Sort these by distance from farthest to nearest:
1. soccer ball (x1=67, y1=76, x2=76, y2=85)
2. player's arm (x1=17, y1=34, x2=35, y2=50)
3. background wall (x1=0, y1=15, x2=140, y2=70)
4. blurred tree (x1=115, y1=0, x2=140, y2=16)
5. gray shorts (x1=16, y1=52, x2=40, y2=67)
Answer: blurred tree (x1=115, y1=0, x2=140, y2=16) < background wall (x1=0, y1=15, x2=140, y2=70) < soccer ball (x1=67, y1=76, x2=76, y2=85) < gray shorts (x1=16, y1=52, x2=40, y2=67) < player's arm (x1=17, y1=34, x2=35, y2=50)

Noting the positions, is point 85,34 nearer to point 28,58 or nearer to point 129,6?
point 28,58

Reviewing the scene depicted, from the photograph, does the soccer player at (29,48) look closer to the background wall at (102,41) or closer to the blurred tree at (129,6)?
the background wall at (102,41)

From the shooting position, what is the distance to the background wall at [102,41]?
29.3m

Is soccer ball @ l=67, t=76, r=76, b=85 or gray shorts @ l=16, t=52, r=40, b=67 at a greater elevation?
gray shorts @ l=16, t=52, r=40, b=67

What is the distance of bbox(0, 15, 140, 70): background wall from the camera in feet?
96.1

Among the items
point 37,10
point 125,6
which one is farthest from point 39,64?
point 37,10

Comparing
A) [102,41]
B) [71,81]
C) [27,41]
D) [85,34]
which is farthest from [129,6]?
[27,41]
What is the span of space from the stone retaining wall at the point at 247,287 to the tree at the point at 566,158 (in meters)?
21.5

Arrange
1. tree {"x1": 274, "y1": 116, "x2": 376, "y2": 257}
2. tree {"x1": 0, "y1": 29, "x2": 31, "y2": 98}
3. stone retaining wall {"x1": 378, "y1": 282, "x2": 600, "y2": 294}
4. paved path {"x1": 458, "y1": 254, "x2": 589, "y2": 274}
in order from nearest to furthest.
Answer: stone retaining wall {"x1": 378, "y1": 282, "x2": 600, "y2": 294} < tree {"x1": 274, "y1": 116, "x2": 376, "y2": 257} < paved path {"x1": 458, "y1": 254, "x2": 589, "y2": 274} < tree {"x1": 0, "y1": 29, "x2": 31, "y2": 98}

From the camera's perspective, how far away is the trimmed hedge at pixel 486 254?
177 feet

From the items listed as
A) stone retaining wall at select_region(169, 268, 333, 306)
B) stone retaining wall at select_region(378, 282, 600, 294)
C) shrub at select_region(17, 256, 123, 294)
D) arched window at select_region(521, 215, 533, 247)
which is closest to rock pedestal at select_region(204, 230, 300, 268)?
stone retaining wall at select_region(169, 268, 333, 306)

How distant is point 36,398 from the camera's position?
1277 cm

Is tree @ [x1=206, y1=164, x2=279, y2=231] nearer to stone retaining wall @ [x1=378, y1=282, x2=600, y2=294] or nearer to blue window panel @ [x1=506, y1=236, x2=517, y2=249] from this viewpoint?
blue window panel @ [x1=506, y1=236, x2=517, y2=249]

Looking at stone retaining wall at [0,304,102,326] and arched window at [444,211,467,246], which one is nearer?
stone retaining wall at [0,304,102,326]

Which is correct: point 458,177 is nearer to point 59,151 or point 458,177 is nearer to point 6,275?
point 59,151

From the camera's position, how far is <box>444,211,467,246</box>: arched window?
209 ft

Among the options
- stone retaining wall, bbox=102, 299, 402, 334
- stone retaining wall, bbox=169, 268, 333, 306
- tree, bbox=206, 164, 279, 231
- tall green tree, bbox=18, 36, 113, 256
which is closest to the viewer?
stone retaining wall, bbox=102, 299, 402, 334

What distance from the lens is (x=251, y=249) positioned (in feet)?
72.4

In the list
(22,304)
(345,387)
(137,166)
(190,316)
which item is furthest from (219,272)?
· · · · ·
● **STATED GOAL**:
Output the records verbatim, from the first line to the last.

● **TASK RESPONSE**:
Sort these by distance from farthest to nearest:
1. soccer ball (x1=67, y1=76, x2=76, y2=85)
2. player's arm (x1=17, y1=34, x2=35, y2=50)
3. background wall (x1=0, y1=15, x2=140, y2=70)
4. blurred tree (x1=115, y1=0, x2=140, y2=16)
5. gray shorts (x1=16, y1=52, x2=40, y2=67)
Answer: blurred tree (x1=115, y1=0, x2=140, y2=16) < background wall (x1=0, y1=15, x2=140, y2=70) < soccer ball (x1=67, y1=76, x2=76, y2=85) < gray shorts (x1=16, y1=52, x2=40, y2=67) < player's arm (x1=17, y1=34, x2=35, y2=50)

Noting the positions, is point 85,34 nearer to point 28,58 or nearer to point 129,6?
point 28,58

Reviewing the scene depicted, from the photograph, does the soccer player at (29,48) look closer to the background wall at (102,41) or closer to the blurred tree at (129,6)?
the background wall at (102,41)

From the shooting position, what is the distance to the background wall at [102,41]?
29.3m

Is soccer ball @ l=67, t=76, r=76, b=85 or gray shorts @ l=16, t=52, r=40, b=67 at a greater elevation?
gray shorts @ l=16, t=52, r=40, b=67

What is the distance of bbox(0, 15, 140, 70): background wall from the camera in feet?
96.1

Among the items
point 37,10
point 125,6
which one is farthest from point 39,64?
point 37,10

Comparing
A) [102,41]
B) [71,81]
C) [27,41]
D) [85,34]
which is farthest from [129,6]?
[27,41]
What is the span of space from the stone retaining wall at the point at 247,287 to the tree at the point at 566,158 (in meters)?
21.5

Arrange
1. tree {"x1": 274, "y1": 116, "x2": 376, "y2": 257}
2. tree {"x1": 0, "y1": 29, "x2": 31, "y2": 98}
3. stone retaining wall {"x1": 378, "y1": 282, "x2": 600, "y2": 294}
4. paved path {"x1": 458, "y1": 254, "x2": 589, "y2": 274}
in order from nearest to furthest.
Answer: stone retaining wall {"x1": 378, "y1": 282, "x2": 600, "y2": 294} < tree {"x1": 274, "y1": 116, "x2": 376, "y2": 257} < paved path {"x1": 458, "y1": 254, "x2": 589, "y2": 274} < tree {"x1": 0, "y1": 29, "x2": 31, "y2": 98}

From the camera's perspective, how far away is the trimmed hedge at pixel 486 254?
177 feet

From the items listed as
A) stone retaining wall at select_region(169, 268, 333, 306)
B) stone retaining wall at select_region(378, 282, 600, 294)
C) shrub at select_region(17, 256, 123, 294)
D) arched window at select_region(521, 215, 533, 247)
which is closest to rock pedestal at select_region(204, 230, 300, 268)?
stone retaining wall at select_region(169, 268, 333, 306)

How distant is point 36,398 from the camera's position?
1277 cm

Is tree @ [x1=206, y1=164, x2=279, y2=231] nearer to stone retaining wall @ [x1=378, y1=282, x2=600, y2=294] or nearer to blue window panel @ [x1=506, y1=236, x2=517, y2=249] from this viewpoint?
blue window panel @ [x1=506, y1=236, x2=517, y2=249]

Looking at stone retaining wall at [0,304,102,326] and arched window at [444,211,467,246], which one is nearer?
stone retaining wall at [0,304,102,326]

Which is correct: point 458,177 is nearer to point 59,151 or point 458,177 is nearer to point 6,275?
point 59,151

From the camera's position, how far is <box>444,211,467,246</box>: arched window?
209 ft

Among the options
- stone retaining wall, bbox=102, 299, 402, 334
- stone retaining wall, bbox=169, 268, 333, 306
- tree, bbox=206, 164, 279, 231
- tall green tree, bbox=18, 36, 113, 256
which is closest to the viewer?
stone retaining wall, bbox=102, 299, 402, 334

What distance from the lens is (x=251, y=249) positioned (in feet)?
72.4

In the list
(22,304)
(345,387)
(137,166)
(190,316)
which item is furthest from (219,272)?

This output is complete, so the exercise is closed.